[Opening Passage to read section]
The part-time job that funded David Lee’s college degree in numerical analysis wound up becoming his life’s passion.
David Lee opened Work Shoe Hawaii about six months ago, on the heels (no pun intended) of the annual Hawaii Lodging, Hospitality & Foodservice Expo at which he exhibited his wares and networked with potential retail and B2B customers.
While Hawaii does have nationally known, name-brand retailers of work boots and other footwear for the construction, health care and hospitality trades, "I’m lower-priced than they are," he said.
Prices range from $39, for a slip-on shoe with nonslip soles, to $180 for a waterproof, puncture-resistant work boot.
Work Shoe Hawaii carries Wolverine, New Balance, Dansko, Timberland, Keen and Skechers brands. It offers men’s and women’s sizes as well as insoles and accessories, and a variety of Hydro Flask products to keep beverages cold or hot.
At customers’ urging, Lee became vendor-compliant with the state of Hawaii and the City and County of Honolulu so that workers required to get footwear with safety toes can get vouchers toward their purchase.
During the compliance process, the government people he dealt with "were so helpful," he said.
As it turns out, even cafeteria workers are required to have footwear with safety toes, he said.
He prides himself on offering friendly service and with helping customers find the right fit, both in the type of shoe and the literal, on-the-foot fit.
Management officials from various Hawaii businesses have stopped in the store to check out his shoes and have referred employees Lee’s way or gone even further.
In recent days Tyler Zane came into the store following online research to find a safety-toe shoe.
He "knew exactly what he wanted," Lee said, "and was surprised that my price was competitive with Amazon."
He made the purchase, and since then Zane, vice president of Ace Hardware Kaimuki, has made it mandatory for employees to get footwear with safety toes.
"Since his first visit he’s been personally driving his employees, one at a time, to my store and pays for part of their purchase," Lee said.
Lee’s shoe-selling days started in the Pacific Northwest.
"I sold shoes for Nordstrom" while attending college in Seattle in the 1970s, and it was a good relationship, he said.
"I’d quit every summer to travel, and I’d come back when school started" and they’d hire him back.
"I never got into my field," despite a hot job market for numerical analysis graduates on the West Coast. He wanted to return home to Hawaii, Lee said.
He worked as a flight attendant at Nick Nicholas’ short-lived Air Hawaii until a fare war by big-time carriers offering $69 trips to the mainland "put us under," he said.
[Closing Passage to read section]
[Opening Stored data section]
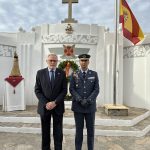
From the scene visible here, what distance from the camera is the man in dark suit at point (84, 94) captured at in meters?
3.31

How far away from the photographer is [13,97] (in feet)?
23.2

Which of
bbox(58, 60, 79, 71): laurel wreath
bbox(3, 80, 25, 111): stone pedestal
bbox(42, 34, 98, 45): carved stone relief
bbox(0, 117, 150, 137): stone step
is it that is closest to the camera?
bbox(0, 117, 150, 137): stone step

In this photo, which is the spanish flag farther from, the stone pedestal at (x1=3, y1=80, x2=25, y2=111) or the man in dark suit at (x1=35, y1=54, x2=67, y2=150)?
the man in dark suit at (x1=35, y1=54, x2=67, y2=150)

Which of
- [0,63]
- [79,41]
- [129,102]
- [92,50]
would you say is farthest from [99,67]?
[0,63]

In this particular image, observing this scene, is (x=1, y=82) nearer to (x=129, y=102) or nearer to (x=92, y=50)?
(x=92, y=50)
[Closing Stored data section]
Quote everything from "In recent days" down to "relationship, he said." in the article about Work Shoe Hawaii.

__Solution to the exercise__
In recent days Tyler Zane came into the store following online research to find a safety-toe shoe.
He "knew exactly what he wanted," Lee said, "and was surprised that my price was competitive with Amazon."
He made the purchase, and since then Zane, vice president of Ace Hardware Kaimuki, has made it mandatory for employees to get footwear with safety toes.
"Since his first visit he’s been personally driving his employees, one at a time, to my store and pays for part of their purchase," Lee said.
Lee’s shoe-selling days started in the Pacific Northwest.
"I sold shoes for Nordstrom" while attending college in Seattle in the 1970s, and it was a good relationship, he said.